Virei freguesa dos cajus.
     Daquele dia em diante, do quintal da minha casa mesmo, sempre que era época de cajus, pelo menos um por dia eu tinha que comer.
                                                                  
                                                                 640_4_saisons.gif (12030 bytes)

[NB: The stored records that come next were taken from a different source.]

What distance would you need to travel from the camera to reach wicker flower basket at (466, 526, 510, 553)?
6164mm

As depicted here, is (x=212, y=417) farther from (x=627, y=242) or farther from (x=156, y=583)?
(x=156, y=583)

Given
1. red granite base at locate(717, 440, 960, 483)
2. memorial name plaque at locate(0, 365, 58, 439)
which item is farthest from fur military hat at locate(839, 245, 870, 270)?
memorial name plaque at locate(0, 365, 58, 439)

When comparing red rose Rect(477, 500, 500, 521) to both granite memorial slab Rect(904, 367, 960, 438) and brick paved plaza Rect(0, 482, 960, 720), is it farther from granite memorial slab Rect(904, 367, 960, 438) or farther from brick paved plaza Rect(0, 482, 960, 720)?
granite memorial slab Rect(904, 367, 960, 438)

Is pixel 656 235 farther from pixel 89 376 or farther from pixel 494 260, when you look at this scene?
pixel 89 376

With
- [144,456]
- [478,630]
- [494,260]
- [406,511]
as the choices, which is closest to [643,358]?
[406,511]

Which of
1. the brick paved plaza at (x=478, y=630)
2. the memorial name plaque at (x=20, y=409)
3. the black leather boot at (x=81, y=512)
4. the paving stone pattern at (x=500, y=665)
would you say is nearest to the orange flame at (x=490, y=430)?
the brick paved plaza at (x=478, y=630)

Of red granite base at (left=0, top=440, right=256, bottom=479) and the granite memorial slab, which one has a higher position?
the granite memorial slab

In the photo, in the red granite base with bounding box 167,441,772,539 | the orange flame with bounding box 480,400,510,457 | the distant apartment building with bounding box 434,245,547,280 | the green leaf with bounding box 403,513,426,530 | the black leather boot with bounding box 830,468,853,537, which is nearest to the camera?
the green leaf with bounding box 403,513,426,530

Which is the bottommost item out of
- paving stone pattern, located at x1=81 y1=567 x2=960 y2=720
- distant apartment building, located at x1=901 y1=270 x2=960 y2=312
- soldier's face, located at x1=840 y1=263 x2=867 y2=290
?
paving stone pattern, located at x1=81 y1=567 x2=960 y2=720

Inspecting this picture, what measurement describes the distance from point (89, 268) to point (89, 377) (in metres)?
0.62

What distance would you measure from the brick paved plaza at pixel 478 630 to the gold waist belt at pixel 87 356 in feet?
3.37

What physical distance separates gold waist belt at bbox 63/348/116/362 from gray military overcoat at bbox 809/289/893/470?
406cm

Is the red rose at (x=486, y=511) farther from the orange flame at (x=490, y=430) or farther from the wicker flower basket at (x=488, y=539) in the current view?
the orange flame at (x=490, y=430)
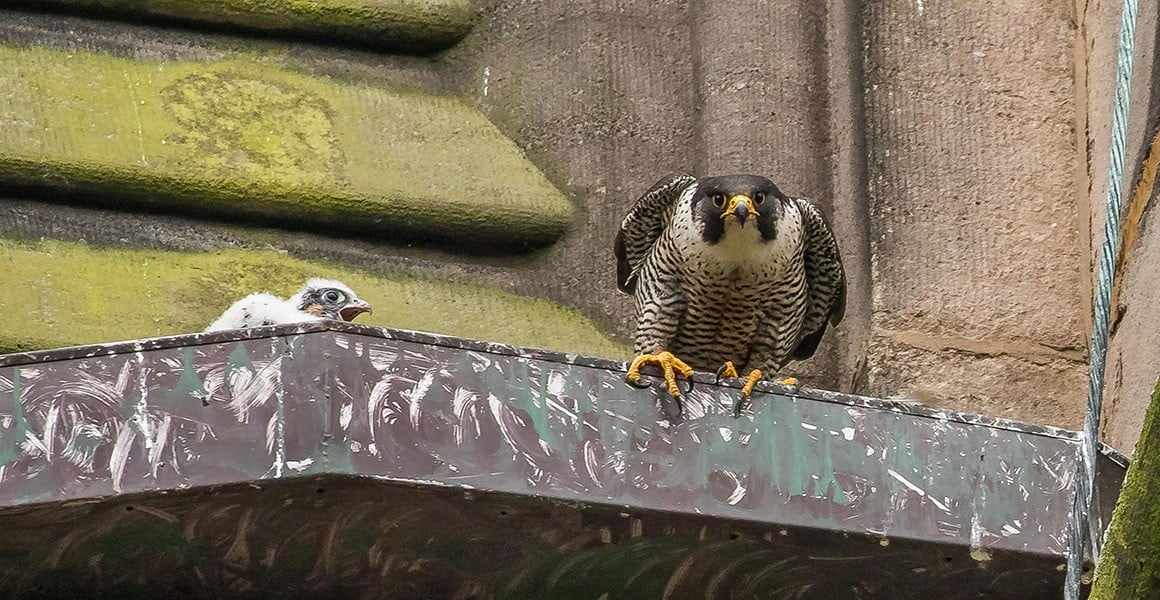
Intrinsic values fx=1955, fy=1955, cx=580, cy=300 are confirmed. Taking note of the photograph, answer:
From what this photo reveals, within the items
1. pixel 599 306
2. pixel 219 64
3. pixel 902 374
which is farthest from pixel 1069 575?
pixel 219 64

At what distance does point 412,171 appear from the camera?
16.2 feet

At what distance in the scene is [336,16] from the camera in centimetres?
516

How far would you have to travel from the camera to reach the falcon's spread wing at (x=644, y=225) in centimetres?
477

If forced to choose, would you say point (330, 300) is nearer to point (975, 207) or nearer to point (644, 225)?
point (644, 225)

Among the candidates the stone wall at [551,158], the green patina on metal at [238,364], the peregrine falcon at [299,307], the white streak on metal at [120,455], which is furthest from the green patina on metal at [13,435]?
the stone wall at [551,158]

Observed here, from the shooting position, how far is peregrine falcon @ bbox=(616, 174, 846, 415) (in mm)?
4578

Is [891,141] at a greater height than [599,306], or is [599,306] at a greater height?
[891,141]

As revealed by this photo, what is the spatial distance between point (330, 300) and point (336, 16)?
1.01 metres

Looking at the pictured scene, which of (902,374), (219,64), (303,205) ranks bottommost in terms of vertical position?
(902,374)

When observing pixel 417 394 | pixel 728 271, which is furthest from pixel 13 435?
pixel 728 271

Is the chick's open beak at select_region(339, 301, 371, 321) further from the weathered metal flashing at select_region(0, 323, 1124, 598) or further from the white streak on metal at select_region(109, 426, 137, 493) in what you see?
the white streak on metal at select_region(109, 426, 137, 493)

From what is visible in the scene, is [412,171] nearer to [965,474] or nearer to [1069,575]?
[965,474]

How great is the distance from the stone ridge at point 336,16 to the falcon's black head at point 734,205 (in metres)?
1.03

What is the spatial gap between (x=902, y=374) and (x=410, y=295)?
121cm
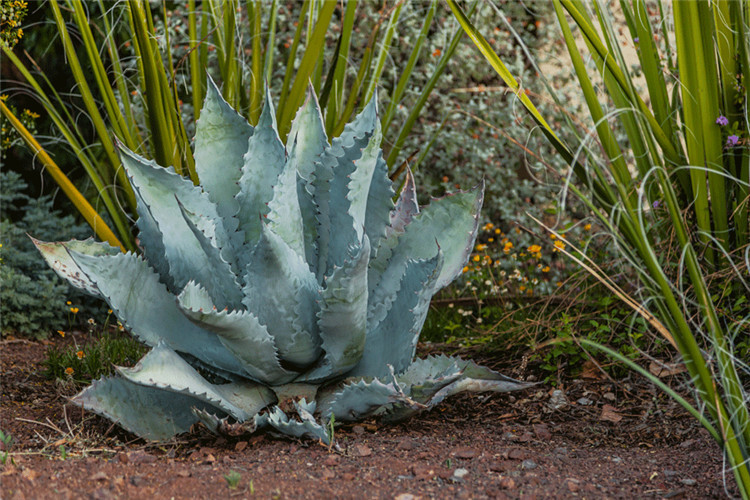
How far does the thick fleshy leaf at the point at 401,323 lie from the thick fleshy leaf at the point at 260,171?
37 cm

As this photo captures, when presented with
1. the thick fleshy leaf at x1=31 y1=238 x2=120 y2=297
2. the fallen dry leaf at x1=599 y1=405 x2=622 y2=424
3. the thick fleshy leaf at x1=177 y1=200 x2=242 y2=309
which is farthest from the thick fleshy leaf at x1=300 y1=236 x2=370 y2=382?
the fallen dry leaf at x1=599 y1=405 x2=622 y2=424

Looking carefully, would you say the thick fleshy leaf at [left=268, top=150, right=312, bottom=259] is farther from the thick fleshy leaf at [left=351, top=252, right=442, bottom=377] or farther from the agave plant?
the thick fleshy leaf at [left=351, top=252, right=442, bottom=377]

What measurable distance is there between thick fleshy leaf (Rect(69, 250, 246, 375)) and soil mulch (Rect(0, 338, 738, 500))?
0.20 m

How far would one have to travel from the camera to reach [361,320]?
166cm

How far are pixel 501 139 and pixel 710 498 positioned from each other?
11.9 ft

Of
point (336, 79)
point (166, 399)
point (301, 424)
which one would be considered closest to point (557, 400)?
point (301, 424)

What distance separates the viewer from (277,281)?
5.38ft

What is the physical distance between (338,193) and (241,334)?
404 mm

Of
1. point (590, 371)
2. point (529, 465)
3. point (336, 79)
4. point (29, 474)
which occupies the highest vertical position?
point (336, 79)

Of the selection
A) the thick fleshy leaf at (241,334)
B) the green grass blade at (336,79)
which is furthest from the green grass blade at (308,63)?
the thick fleshy leaf at (241,334)

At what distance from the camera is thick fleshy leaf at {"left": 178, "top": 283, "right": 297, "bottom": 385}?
5.00ft

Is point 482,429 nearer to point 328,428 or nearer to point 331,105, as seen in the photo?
point 328,428

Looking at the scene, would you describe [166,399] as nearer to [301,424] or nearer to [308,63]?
[301,424]

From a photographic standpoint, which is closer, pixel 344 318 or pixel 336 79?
pixel 344 318
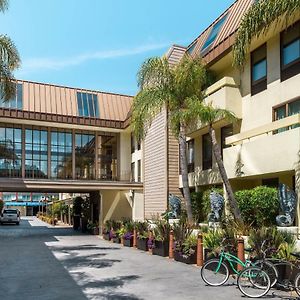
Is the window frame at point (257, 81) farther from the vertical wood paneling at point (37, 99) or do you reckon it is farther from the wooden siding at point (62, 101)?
the vertical wood paneling at point (37, 99)

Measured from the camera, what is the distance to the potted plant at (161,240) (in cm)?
1694

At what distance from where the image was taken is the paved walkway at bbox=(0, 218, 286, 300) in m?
9.75

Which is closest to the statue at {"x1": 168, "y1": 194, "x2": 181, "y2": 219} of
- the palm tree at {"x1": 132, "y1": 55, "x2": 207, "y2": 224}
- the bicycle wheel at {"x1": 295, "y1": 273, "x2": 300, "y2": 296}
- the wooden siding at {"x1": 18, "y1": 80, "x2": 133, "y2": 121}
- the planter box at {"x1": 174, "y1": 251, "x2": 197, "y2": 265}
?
the palm tree at {"x1": 132, "y1": 55, "x2": 207, "y2": 224}

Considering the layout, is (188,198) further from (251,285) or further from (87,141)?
(87,141)

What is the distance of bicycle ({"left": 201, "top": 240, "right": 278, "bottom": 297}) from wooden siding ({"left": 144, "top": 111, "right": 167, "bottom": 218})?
13602mm

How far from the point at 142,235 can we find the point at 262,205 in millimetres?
6895

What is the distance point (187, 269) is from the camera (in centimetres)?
1345

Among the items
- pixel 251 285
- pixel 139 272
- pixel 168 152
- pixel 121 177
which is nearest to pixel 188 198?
pixel 168 152

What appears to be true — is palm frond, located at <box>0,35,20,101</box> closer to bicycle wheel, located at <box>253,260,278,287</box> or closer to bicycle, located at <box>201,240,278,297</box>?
bicycle, located at <box>201,240,278,297</box>

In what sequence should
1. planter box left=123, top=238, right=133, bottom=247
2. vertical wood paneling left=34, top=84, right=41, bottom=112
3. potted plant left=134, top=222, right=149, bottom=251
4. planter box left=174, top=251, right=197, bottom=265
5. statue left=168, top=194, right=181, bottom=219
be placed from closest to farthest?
planter box left=174, top=251, right=197, bottom=265, potted plant left=134, top=222, right=149, bottom=251, planter box left=123, top=238, right=133, bottom=247, statue left=168, top=194, right=181, bottom=219, vertical wood paneling left=34, top=84, right=41, bottom=112

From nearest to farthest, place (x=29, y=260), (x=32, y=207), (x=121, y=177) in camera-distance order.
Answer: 1. (x=29, y=260)
2. (x=121, y=177)
3. (x=32, y=207)

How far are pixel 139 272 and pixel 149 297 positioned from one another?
3.62 m

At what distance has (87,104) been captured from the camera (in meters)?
33.3

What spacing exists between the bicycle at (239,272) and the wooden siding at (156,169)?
1360cm
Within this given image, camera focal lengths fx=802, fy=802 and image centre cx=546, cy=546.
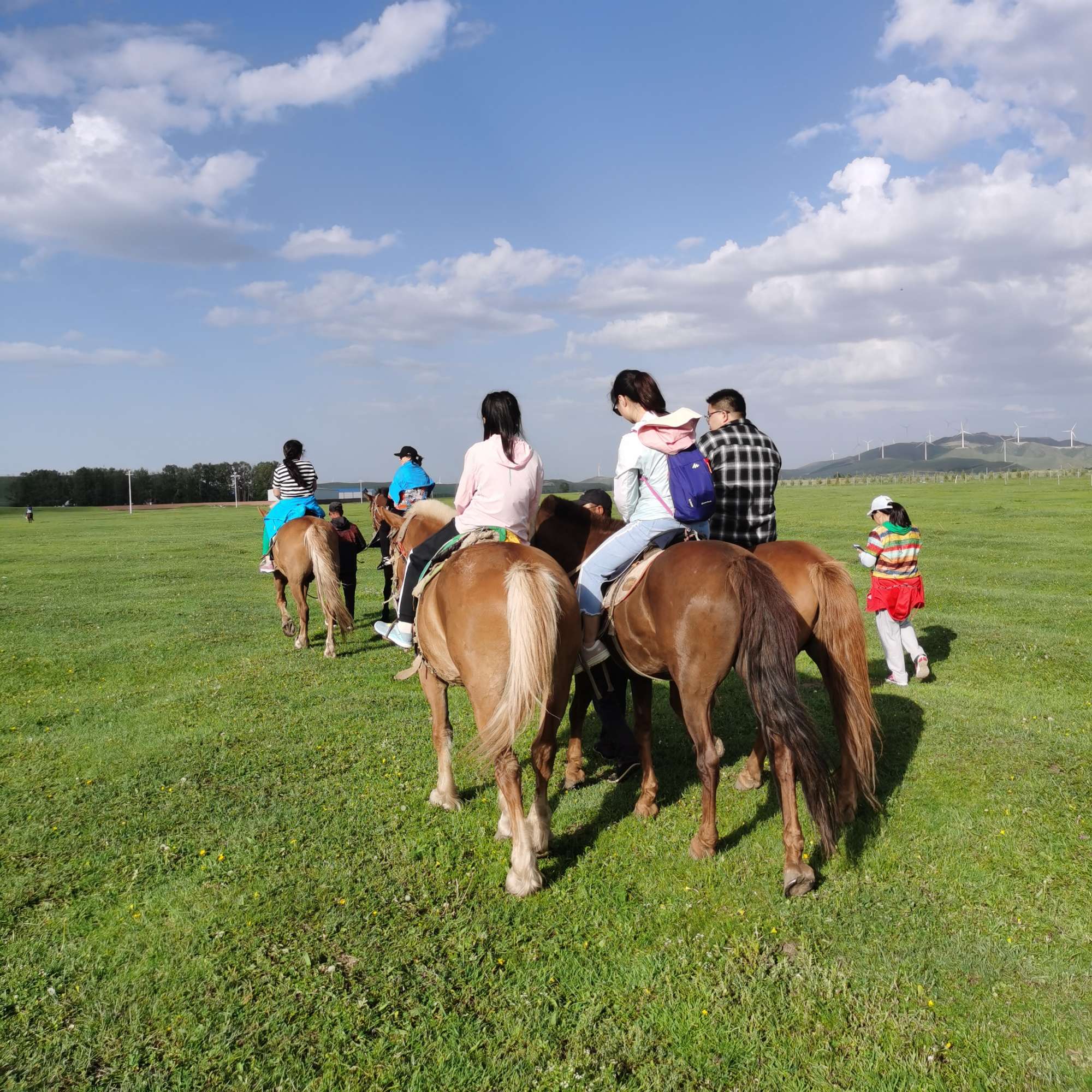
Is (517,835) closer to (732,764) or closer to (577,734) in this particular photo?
(577,734)

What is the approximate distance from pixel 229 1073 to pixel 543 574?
3031 millimetres

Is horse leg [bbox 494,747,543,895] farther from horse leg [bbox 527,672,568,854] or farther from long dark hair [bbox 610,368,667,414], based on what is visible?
long dark hair [bbox 610,368,667,414]

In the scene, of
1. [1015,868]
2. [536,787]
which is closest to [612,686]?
[536,787]

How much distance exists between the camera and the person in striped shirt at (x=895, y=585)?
9734 mm

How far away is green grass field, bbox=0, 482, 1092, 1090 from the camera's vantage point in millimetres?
3725

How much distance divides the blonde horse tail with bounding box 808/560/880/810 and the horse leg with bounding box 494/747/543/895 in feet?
8.26

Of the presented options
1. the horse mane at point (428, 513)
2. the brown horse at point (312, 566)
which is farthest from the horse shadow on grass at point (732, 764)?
the brown horse at point (312, 566)

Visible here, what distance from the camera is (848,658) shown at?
5926mm

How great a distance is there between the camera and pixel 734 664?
5355 mm

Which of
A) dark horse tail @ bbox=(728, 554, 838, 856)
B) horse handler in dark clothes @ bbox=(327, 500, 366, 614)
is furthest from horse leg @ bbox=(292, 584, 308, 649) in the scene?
→ dark horse tail @ bbox=(728, 554, 838, 856)

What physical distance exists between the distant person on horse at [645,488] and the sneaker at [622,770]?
1480 millimetres

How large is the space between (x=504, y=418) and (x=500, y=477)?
1.44 feet

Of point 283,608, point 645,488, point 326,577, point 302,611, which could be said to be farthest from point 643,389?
point 283,608

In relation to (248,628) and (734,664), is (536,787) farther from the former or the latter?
(248,628)
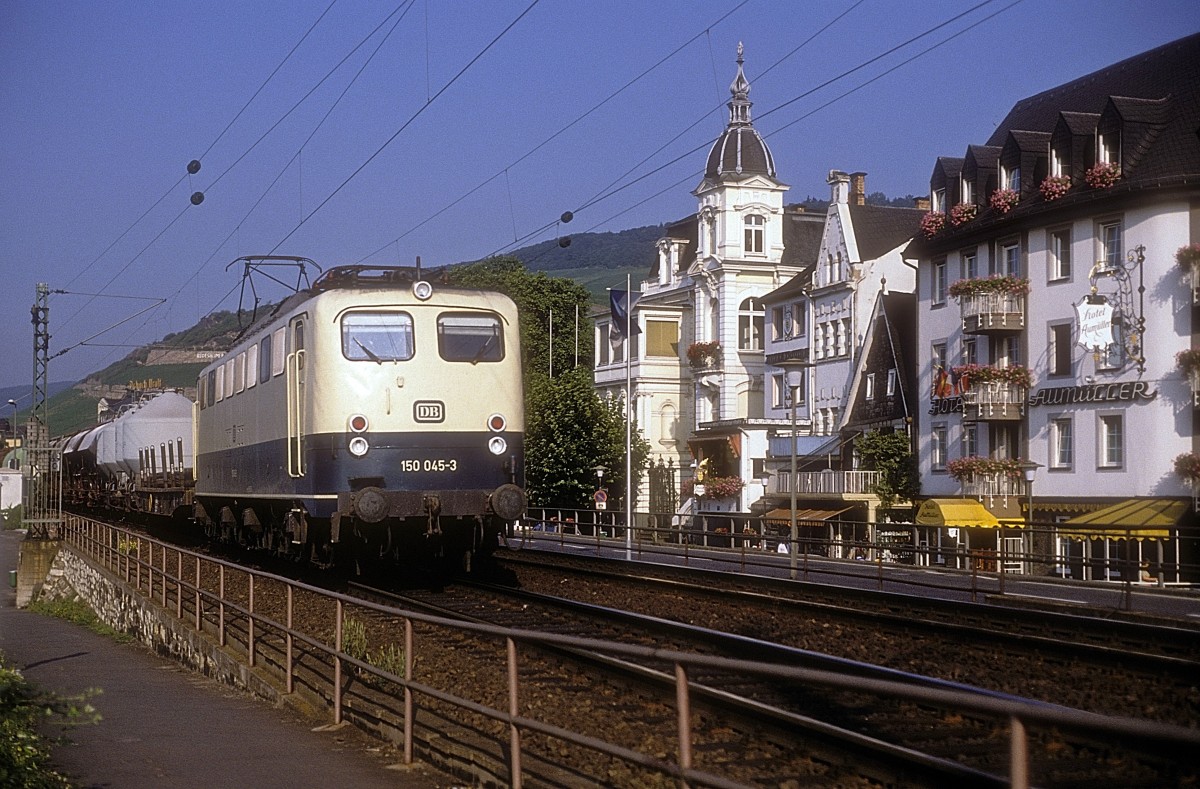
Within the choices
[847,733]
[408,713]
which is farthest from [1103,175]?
[847,733]

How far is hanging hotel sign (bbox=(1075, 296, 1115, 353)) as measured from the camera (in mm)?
41469

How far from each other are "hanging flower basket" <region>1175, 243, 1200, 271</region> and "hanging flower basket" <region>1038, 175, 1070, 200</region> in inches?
181

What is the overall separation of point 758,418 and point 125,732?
189 feet

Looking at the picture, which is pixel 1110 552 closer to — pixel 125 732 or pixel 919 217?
pixel 919 217

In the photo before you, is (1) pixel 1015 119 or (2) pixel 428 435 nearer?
(2) pixel 428 435

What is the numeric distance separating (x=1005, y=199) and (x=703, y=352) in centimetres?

segunda-feira, 29 de novembro de 2010

O asilo.

     Meu pai tinha o hábito de, ao menos um domingo por mês, ir ao Lar dos Velhinhos. Sempre levava algumas roupas e muita conversa.
     Num desses domingos, cismei de ir com ele. Fiz tanta birra que ele concordou em me levar junto, não sem antes frisar que eu não iria me divertir nem um pouquinho...
     Ao chegar no asilo, achei o lugar muito triste; sem movimento, animação ou barulho. Não recebi atenção de quase ninguém... Apenas de uma velhinha, que cismou que eu era sua neta e queria a todo custo ganhar um beijo meu.  Depois disso, fiquei o tempo todo ao lado do meu pai, com um certo receio do lugar.
     Num certo momento, vi um anão bem velhinho, careca e com o chapéu na mão. Desatei a chorar e pedi para ir embora.
     Senti tanto medo daquele velhinho que, até hoje, nunca mais voltei lá.
                                                                                                              
     

sábado, 27 de novembro de 2010

Neguinho

     Neguinho era o filho caçula dos espanhóis donos da casa onde eu morava. Neguinho se chamava Marcelo e tinha, nessa época, uns treze anos...
     Ele era um garoto calado, tímido e quase não tinha amigos. Vivia só, sempre com algum livro na mão.
     As vezes, Neguinho sumia. Ia com seus pais para um sítio, no interior de Minas Gerais e lá ficava por vários dias. Quando voltava estava sempre muito queimado pelo sol. Daí seu apelido...
     Num dos retornos do sítio, Neguinho chegou de ambulância ... Tinha uma perna e os dois braços quebrados. Havia caído de um cavalo.
     Neguinho teria que ficar acamado.Seria longo o período de recuperação.
     A janela do quarto dele fazia frente para minha casa. E eu, muito curiosa, pegava uma cadeira, colocava embaixo de sua janela e ficava lá, a xeretar aquela figura que me lembrava uma múmia...
     No início ele nem me dava atenção, mas com o passar dos dias, foi ficando meu amigo...
     No único dia em que não fui vê-lo, sua mãe foi a minha casa perguntar o que tinha acontecido. Eu havia ficado doente.
     Meu pai costumava me trazer doces, balas ou chicletes, todos os dias, mas como eu estava doente, não queria saber de nada.
     Assim que fiquei boa, peguei a cadeira e fui ver como ele estava. Nesse dia fui convidada a entrar. Antes, fui para casa perguntar a minha mãe se podia ir. Ela autorizou e eu fui, levando comigo alguns chicletes para o Neguinho.
     Naquele dia, aprendi com Neguinho a fazer bolas de chicletes. Pequenas e grandes, todas barulhentas...
     Visitava Neguinho todos os dias. Ele adorava falar do sítio. Dizia que era o lugar mais lindo do mundo, enquanto eu descascava balas, chicletes e bombons para ele... 
     Neguinho tinha em seu quarto muitos livros e discos, mas o que mais me chamava a atenção era seu cofrinho. Pesado e recheado de moedas. Neguinho me disse que quando voltasse a andar, compraria um cofre muito mais bonito para mim.
     Mas, nos mudamos de lá antes que ele ficasse bom...
     Passados uns seis meses desde a nossa mudança, meu irmão chegou em casa com uma notícia... Tinha conversado com  Leninha (irmã do Neguinho) e ela disse que seu pai estava muito doente. Tivera um derrame.
     Meu pai, muito amigo do Espanhol, resolveu visitá-lo. E eu fui junto.
     Lá reencontrei meu amigo Neguinho, sem gesso, curado. Nesse dia, além de abraços e beijos, ganhei o tão sonhado cofrinho. Um porquinho verde, com orelhas tortas, de louça, que, no dia em que se quebrou, me fez chorar de tristeza.